──────── TEXTE ────────

En hommage à René Girard

René Girard s’éteignit le 4 novembre il y a dix ans, dans sa quatre vingt douzième année. Comme tous les girardiens, je fus affecté par cette nouvelle. En février 2016, se tint une messe à sa mémoire en l’église de Saint Germain-des-Prés, organisée par Benoît Chantre. Un moment très émouvant de cette messe fut l’interprétation des Sept dernières Paroles du Christ, de Joseph Haydn, par un quatuor à cordes constitué de nièces et neveux de René Girard ; les textes intercalaires étaient signés et dits par Michel Serres.

De ce moment me vint l’idée d’écrire, en tant que compositeur, un hommage en musique à René Girard. Ce que je réalisai dans les semaines suivantes. Je l’intitulai Le Tombeau de René Girard, la composition d’un « tombeau » à la mémoire d’une personnalité étant l’une des traditions de la musique française. Puis je gardai le morceau par-devers moi jusqu’en juin 2023, où il servit de musique-repère lors du colloque qui se tint à Paris à l’occasion du centenaire de la naissance de René Girard.

Compte-tenu des circonstances de sa composition, cette pièce peut aussi trouver sa place parmi les commémorations qui marquent actuellement le dixième anniversaire de sa disparition.

────────

• _CONSIGNE_
Recopiez intégralement le texte d'hommage à René Girard ci-dessus, sans rien y changer.

──────── DONNÉES FOURNIES ────────

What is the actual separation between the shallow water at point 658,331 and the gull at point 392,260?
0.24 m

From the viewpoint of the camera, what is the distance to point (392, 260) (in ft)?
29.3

────────

• _RÉPONSE_
En hommage à René Girard

René Girard s’éteignit le 4 novembre il y a dix ans, dans sa quatre vingt douzième année. Comme tous les girardiens, je fus affecté par cette nouvelle. En février 2016, se tint une messe à sa mémoire en l’église de Saint Germain-des-Prés, organisée par Benoît Chantre. Un moment très émouvant de cette messe fut l’interprétation des Sept dernières Paroles du Christ, de Joseph Haydn, par un quatuor à cordes constitué de nièces et neveux de René Girard ; les textes intercalaires étaient signés et dits par Michel Serres.

De ce moment me vint l’idée d’écrire, en tant que compositeur, un hommage en musique à René Girard. Ce que je réalisai dans les semaines suivantes. Je l’intitulai Le Tombeau de René Girard, la composition d’un « tombeau » à la mémoire d’une personnalité étant l’une des traditions de la musique française. Puis je gardai le morceau par-devers moi jusqu’en juin 2023, où il servit de musique-repère lors du colloque qui se tint à Paris à l’occasion du centenaire de la naissance de René Girard.

Compte-tenu des circonstances de sa composition, cette pièce peut aussi trouver sa place parmi les commémorations qui marquent actuellement le dixième anniversaire de sa disparition.